Before EAZE, the eCBSV entity and affiliate registration processes were performed manually and often took weeks to complete. After requesting access, registrants would receive
codes through the mail and would
have to go back online to finish the registration process. Once entities were registered, SSA created and managed affiliate accounts and their permissions through a process that did not meet security standards set by the National Institute of Standards and Technology for authentication. In addition, the process was not scalable or sustainable.
Now EAZE allows quick, secure and frictionless onboarding for the thousands of financial institutions and affiliated businesses that are expected to tap into eCBSV. It is also saving time and money and reducing risk.
Health Assessment Lite Operations
U.S. Army
A consistent bright spot in the Army’s management of medical records is the Health Assessment Lite Operations (HALO) application designed by the Army’s Medical Communications for Combat Casualty Care.

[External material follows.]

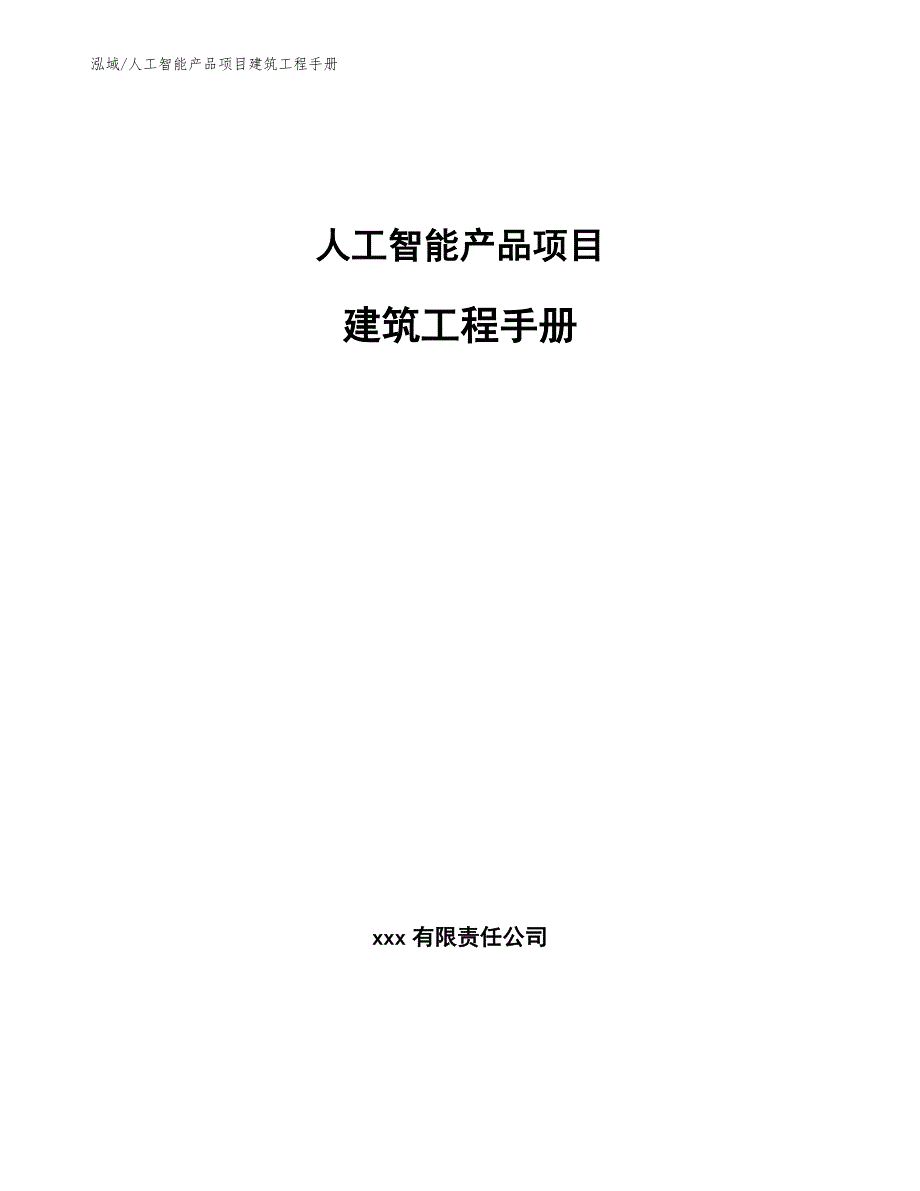 泓域/人工智能产品项目建筑工程手册

人工智能产品项目

建筑工程手册

xxx 有限责任公司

Medical providers often face network
connectivity issues when treating wounded soldiers on the battlefield,
and the time it takes to share medical data can have a serious impact on a patient’s care. The HALO app specializes in maintaining electronic health record documentation even when there’s no network connectivity.
Before HALO, no connection meant sharing information with other providers through paper documents that were sometimes pinned directly to the patient’s clothes. Now the app captures data and then uploads it to the Armed Forces Health Longitudinal Technology Application-Theater when connectivity is restored.
The app connects to a network whenever the medical provider gets to a clinic, aid station or other facility. HALO also facilitates data sharing and synchronization in real time, which allows medical providers in different facilities to oversee and co-sign one another’s notes.
HALO was first deployed in Afghanistan in 2019 to help medical personnel electronically record patient data from the point of injury through medical treatment at field hospitals and other facilities.
“HALO can greatly reduce, if
not eliminate, the number of paper encounters, making it much more
likely the data will be included in the soldier’s record and allowing that data to be searchable via [Medical Situational Awareness in the Theater] for future treatments,” said Tracy Ellis, product director at Medical Communications for Combat Casualty Care.